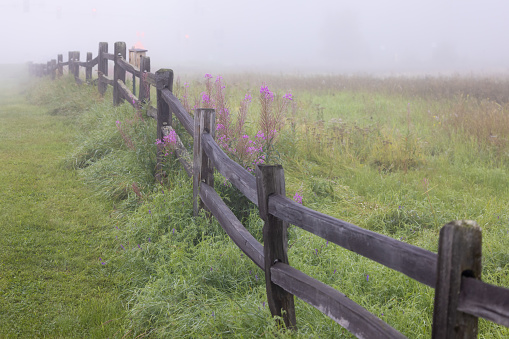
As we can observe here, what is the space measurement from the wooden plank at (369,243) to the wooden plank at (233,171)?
20.4 inches

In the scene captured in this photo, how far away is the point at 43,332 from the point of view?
322cm

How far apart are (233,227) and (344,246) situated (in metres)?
1.53

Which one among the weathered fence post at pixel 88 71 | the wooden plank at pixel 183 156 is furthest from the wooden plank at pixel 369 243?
the weathered fence post at pixel 88 71

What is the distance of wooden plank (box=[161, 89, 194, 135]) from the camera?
4.85 meters

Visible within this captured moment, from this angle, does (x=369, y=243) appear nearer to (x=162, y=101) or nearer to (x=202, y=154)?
(x=202, y=154)

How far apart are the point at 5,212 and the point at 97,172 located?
1571 millimetres

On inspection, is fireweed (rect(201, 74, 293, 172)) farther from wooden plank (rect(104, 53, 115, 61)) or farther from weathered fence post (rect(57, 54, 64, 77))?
weathered fence post (rect(57, 54, 64, 77))

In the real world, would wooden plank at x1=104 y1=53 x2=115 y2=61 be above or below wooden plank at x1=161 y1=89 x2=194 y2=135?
above

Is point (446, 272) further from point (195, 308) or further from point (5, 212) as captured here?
point (5, 212)

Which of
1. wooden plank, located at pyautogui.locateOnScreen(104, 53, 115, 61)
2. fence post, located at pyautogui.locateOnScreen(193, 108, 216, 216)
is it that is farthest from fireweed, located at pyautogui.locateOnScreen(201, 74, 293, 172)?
wooden plank, located at pyautogui.locateOnScreen(104, 53, 115, 61)

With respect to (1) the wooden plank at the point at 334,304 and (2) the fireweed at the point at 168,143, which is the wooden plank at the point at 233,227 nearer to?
(1) the wooden plank at the point at 334,304

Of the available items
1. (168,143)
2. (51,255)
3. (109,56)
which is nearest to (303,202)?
(168,143)

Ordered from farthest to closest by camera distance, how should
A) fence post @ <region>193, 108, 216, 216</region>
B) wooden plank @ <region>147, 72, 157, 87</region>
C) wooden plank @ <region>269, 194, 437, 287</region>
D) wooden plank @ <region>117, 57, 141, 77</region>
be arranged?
wooden plank @ <region>117, 57, 141, 77</region>
wooden plank @ <region>147, 72, 157, 87</region>
fence post @ <region>193, 108, 216, 216</region>
wooden plank @ <region>269, 194, 437, 287</region>

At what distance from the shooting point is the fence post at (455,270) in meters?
1.42
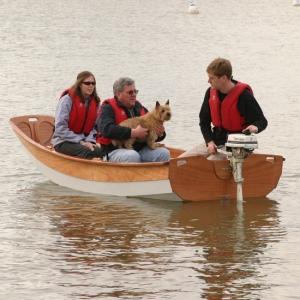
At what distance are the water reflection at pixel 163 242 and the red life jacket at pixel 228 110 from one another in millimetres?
883

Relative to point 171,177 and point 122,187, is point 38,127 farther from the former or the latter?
point 171,177

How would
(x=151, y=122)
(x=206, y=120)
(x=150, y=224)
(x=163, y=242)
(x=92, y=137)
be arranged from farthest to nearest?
(x=92, y=137), (x=151, y=122), (x=206, y=120), (x=150, y=224), (x=163, y=242)

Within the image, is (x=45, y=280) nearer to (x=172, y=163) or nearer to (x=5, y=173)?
(x=172, y=163)

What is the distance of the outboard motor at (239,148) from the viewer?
12344 mm

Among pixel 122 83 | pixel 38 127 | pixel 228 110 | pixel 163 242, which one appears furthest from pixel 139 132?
pixel 38 127

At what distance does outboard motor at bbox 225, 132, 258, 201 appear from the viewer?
40.5 ft

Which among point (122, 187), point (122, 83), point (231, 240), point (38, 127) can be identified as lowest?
point (231, 240)

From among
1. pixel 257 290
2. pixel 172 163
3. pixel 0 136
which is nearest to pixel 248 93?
pixel 172 163

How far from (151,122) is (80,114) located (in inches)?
43.6

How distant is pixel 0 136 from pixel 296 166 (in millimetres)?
4910

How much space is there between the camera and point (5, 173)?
52.2 ft

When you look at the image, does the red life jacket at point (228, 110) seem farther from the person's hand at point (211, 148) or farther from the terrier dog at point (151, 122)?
the terrier dog at point (151, 122)

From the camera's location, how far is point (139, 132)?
13391mm

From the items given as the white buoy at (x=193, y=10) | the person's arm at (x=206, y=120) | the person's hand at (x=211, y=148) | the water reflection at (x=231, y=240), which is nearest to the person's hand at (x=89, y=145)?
the water reflection at (x=231, y=240)
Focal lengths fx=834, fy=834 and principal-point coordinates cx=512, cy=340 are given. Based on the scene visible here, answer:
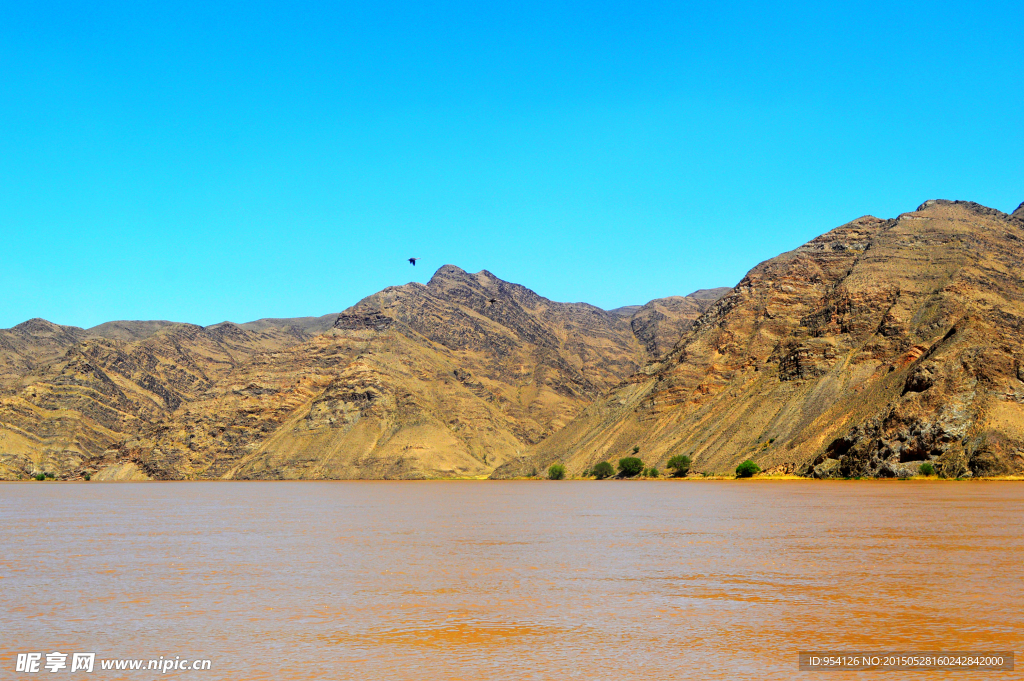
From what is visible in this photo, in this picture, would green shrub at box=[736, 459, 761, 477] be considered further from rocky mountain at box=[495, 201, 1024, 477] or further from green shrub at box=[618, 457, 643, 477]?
green shrub at box=[618, 457, 643, 477]

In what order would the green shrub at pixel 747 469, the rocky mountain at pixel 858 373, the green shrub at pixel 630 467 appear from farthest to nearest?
the green shrub at pixel 630 467 < the green shrub at pixel 747 469 < the rocky mountain at pixel 858 373

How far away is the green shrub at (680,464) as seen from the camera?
14712 cm

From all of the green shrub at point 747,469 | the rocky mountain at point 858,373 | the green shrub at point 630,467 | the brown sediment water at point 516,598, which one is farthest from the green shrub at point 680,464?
the brown sediment water at point 516,598

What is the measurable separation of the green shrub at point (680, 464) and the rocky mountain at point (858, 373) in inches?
93.3

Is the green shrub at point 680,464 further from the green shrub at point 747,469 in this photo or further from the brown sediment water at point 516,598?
the brown sediment water at point 516,598

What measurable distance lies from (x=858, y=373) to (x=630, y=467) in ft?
144

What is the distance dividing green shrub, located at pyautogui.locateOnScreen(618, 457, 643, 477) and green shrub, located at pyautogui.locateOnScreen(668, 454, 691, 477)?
25.8ft

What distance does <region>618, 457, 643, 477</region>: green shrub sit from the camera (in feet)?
508

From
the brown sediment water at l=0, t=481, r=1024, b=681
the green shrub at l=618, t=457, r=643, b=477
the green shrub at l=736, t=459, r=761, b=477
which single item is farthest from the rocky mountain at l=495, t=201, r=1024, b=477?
the brown sediment water at l=0, t=481, r=1024, b=681

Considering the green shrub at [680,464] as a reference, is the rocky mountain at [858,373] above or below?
above

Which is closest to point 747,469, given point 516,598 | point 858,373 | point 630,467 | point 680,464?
point 680,464

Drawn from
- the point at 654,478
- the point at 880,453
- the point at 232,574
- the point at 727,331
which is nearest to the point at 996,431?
the point at 880,453

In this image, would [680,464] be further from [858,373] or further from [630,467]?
[858,373]

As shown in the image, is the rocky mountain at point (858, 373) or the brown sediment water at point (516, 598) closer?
the brown sediment water at point (516, 598)
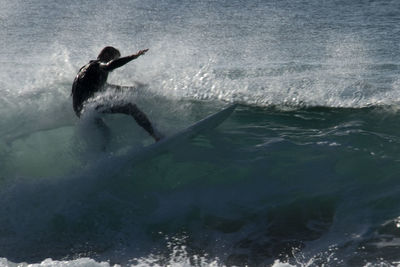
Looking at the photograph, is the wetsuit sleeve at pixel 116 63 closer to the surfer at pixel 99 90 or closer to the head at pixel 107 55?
the surfer at pixel 99 90

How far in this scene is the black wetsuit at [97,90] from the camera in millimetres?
7319

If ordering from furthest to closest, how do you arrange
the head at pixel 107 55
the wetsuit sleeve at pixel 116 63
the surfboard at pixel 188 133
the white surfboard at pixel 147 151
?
1. the head at pixel 107 55
2. the surfboard at pixel 188 133
3. the wetsuit sleeve at pixel 116 63
4. the white surfboard at pixel 147 151

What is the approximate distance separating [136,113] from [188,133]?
0.72 m

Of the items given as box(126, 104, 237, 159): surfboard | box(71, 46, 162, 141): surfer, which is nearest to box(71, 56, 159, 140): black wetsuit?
box(71, 46, 162, 141): surfer

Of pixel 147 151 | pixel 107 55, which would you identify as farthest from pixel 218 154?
pixel 107 55

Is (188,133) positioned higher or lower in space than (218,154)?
higher

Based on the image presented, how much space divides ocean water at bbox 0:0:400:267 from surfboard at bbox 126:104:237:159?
0.31 feet

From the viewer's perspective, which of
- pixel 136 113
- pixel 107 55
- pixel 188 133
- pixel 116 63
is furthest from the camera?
pixel 107 55

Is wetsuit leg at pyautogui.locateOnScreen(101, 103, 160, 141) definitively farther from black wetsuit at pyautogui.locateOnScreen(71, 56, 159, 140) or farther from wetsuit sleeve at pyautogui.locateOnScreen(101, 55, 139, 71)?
wetsuit sleeve at pyautogui.locateOnScreen(101, 55, 139, 71)

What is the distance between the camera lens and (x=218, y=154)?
723cm

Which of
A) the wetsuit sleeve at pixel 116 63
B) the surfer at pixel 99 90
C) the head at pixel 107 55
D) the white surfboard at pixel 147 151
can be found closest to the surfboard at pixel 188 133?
the white surfboard at pixel 147 151

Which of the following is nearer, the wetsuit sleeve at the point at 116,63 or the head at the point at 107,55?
the wetsuit sleeve at the point at 116,63

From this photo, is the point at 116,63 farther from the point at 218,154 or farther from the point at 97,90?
the point at 218,154

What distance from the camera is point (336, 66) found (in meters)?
10.1
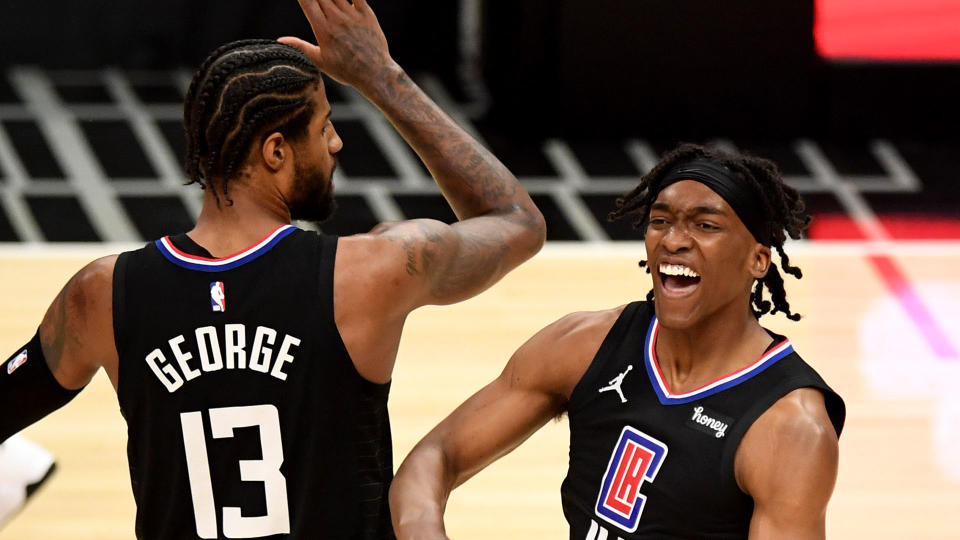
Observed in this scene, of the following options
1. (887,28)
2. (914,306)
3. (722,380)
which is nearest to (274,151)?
(722,380)

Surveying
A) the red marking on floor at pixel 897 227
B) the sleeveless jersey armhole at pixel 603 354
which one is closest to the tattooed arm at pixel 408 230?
the sleeveless jersey armhole at pixel 603 354

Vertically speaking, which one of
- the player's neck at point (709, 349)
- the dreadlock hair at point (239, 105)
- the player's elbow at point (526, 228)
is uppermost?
the dreadlock hair at point (239, 105)

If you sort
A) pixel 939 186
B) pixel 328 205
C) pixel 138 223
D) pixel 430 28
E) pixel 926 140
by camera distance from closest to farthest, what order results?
pixel 328 205 → pixel 138 223 → pixel 939 186 → pixel 926 140 → pixel 430 28

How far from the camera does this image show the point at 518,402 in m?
2.82

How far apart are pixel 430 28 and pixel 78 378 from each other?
855 centimetres

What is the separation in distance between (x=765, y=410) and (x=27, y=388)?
1.33 m

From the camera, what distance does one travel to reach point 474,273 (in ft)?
8.57

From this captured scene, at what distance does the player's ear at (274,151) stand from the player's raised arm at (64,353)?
12.7 inches

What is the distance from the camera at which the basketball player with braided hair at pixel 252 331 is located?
8.04ft

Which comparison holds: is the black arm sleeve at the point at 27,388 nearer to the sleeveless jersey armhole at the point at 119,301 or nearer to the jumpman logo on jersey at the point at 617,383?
the sleeveless jersey armhole at the point at 119,301

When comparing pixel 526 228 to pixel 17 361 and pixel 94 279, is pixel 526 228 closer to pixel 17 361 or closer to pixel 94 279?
pixel 94 279

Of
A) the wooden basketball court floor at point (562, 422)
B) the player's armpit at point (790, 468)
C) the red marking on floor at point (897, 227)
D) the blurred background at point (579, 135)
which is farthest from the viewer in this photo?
the red marking on floor at point (897, 227)

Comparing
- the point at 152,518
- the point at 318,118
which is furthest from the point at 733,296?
the point at 152,518

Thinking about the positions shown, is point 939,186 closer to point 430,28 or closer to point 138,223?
point 430,28
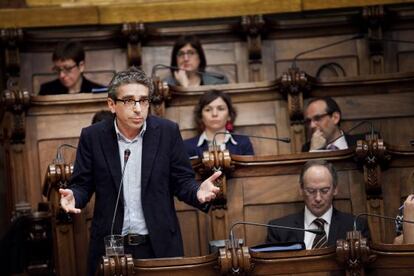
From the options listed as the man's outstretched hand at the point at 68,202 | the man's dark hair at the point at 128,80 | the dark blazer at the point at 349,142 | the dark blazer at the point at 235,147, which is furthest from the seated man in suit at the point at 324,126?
the man's outstretched hand at the point at 68,202

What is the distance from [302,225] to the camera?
Result: 9.66ft

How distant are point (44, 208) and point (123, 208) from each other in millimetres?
809

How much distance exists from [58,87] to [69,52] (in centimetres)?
13

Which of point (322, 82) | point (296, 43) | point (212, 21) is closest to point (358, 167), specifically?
point (322, 82)

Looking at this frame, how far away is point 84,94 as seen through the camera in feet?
11.7

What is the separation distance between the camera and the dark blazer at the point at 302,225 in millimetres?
2889

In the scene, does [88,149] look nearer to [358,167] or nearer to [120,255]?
[120,255]

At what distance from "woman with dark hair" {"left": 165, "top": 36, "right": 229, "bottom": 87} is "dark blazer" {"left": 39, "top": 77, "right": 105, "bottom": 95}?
282 mm

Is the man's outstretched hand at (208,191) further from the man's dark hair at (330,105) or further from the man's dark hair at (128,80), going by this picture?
the man's dark hair at (330,105)

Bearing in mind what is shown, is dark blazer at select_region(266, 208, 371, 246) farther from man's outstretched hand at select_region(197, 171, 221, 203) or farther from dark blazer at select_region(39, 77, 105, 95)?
dark blazer at select_region(39, 77, 105, 95)

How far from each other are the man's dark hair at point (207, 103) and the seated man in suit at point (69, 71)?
483 millimetres

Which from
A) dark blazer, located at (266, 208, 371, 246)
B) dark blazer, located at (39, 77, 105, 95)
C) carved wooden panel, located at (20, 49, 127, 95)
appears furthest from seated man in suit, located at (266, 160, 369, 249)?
carved wooden panel, located at (20, 49, 127, 95)

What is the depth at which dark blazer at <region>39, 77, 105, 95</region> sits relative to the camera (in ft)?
12.7

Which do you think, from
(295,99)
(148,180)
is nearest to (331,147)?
(295,99)
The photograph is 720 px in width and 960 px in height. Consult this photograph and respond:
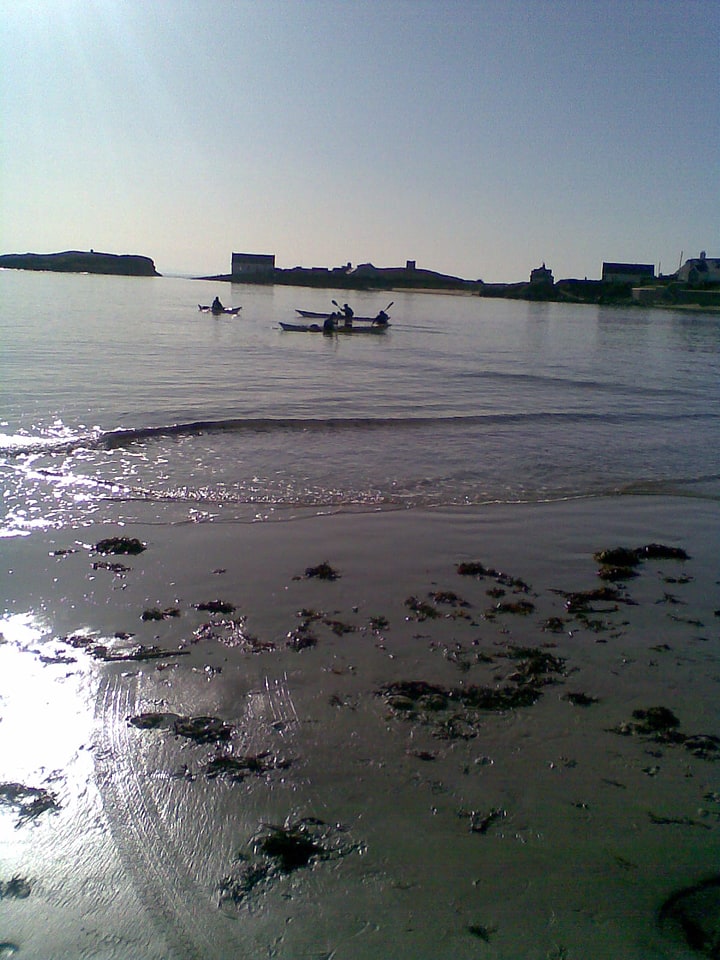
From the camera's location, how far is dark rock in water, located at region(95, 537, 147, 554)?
304 inches

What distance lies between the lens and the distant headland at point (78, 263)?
165625 mm

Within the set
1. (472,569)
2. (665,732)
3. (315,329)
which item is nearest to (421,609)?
(472,569)

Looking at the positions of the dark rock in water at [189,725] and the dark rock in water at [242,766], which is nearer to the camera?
the dark rock in water at [242,766]

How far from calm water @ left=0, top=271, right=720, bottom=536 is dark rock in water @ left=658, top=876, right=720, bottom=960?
682 cm

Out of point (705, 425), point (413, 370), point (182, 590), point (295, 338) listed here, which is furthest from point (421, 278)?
point (182, 590)

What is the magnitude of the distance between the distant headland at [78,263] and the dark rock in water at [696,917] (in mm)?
181979

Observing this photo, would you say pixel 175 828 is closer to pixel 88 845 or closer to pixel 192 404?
pixel 88 845

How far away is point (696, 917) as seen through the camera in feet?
10.6

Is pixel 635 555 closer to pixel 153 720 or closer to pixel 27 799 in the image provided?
pixel 153 720

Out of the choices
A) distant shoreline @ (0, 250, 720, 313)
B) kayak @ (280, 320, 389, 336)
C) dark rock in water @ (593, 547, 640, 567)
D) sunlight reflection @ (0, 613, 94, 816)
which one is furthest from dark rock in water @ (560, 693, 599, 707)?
distant shoreline @ (0, 250, 720, 313)

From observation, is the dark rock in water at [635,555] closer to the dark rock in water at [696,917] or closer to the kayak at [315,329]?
the dark rock in water at [696,917]

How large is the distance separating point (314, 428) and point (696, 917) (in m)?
13.7

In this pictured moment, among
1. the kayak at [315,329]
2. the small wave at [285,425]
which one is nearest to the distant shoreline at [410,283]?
the kayak at [315,329]

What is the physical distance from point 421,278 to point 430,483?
6300 inches
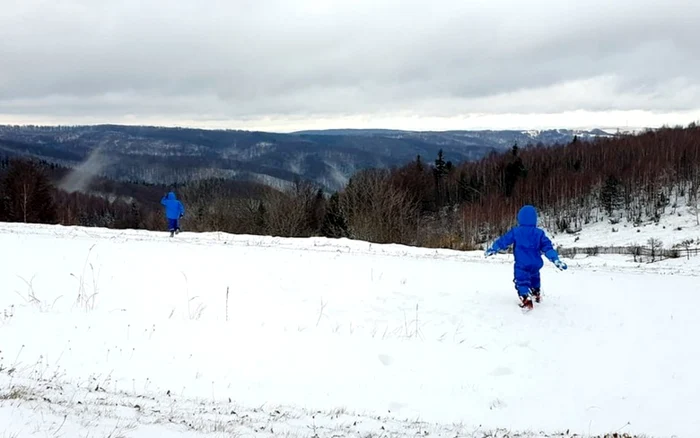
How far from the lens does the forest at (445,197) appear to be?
37.7 metres

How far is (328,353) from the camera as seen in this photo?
6.85 metres

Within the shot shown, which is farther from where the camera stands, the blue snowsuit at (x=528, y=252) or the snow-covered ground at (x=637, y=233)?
the snow-covered ground at (x=637, y=233)

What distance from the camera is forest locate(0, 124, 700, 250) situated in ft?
124

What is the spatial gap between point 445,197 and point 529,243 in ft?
292

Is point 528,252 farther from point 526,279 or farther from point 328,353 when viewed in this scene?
point 328,353

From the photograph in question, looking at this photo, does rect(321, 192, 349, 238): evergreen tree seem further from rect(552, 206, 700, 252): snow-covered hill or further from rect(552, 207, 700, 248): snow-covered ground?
rect(552, 207, 700, 248): snow-covered ground

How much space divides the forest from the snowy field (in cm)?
1603

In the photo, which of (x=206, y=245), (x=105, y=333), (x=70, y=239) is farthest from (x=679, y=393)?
(x=70, y=239)

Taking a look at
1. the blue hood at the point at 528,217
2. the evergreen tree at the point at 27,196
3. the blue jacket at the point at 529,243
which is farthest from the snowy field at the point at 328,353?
the evergreen tree at the point at 27,196

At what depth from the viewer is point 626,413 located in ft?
18.1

**What the task asks:** Copy the stretch of lines above from the line that contains "In this pictured moment, among" through the line that contains "6300 inches", both included, reproducing each one character for character.

**Answer to the task:**
In this pictured moment, among
1. the kayak at [315,329]
2. the small wave at [285,425]
which one is nearest to the distant shoreline at [410,283]?
the kayak at [315,329]

What is the physical distance from point 421,278 to point 430,483?
6300 inches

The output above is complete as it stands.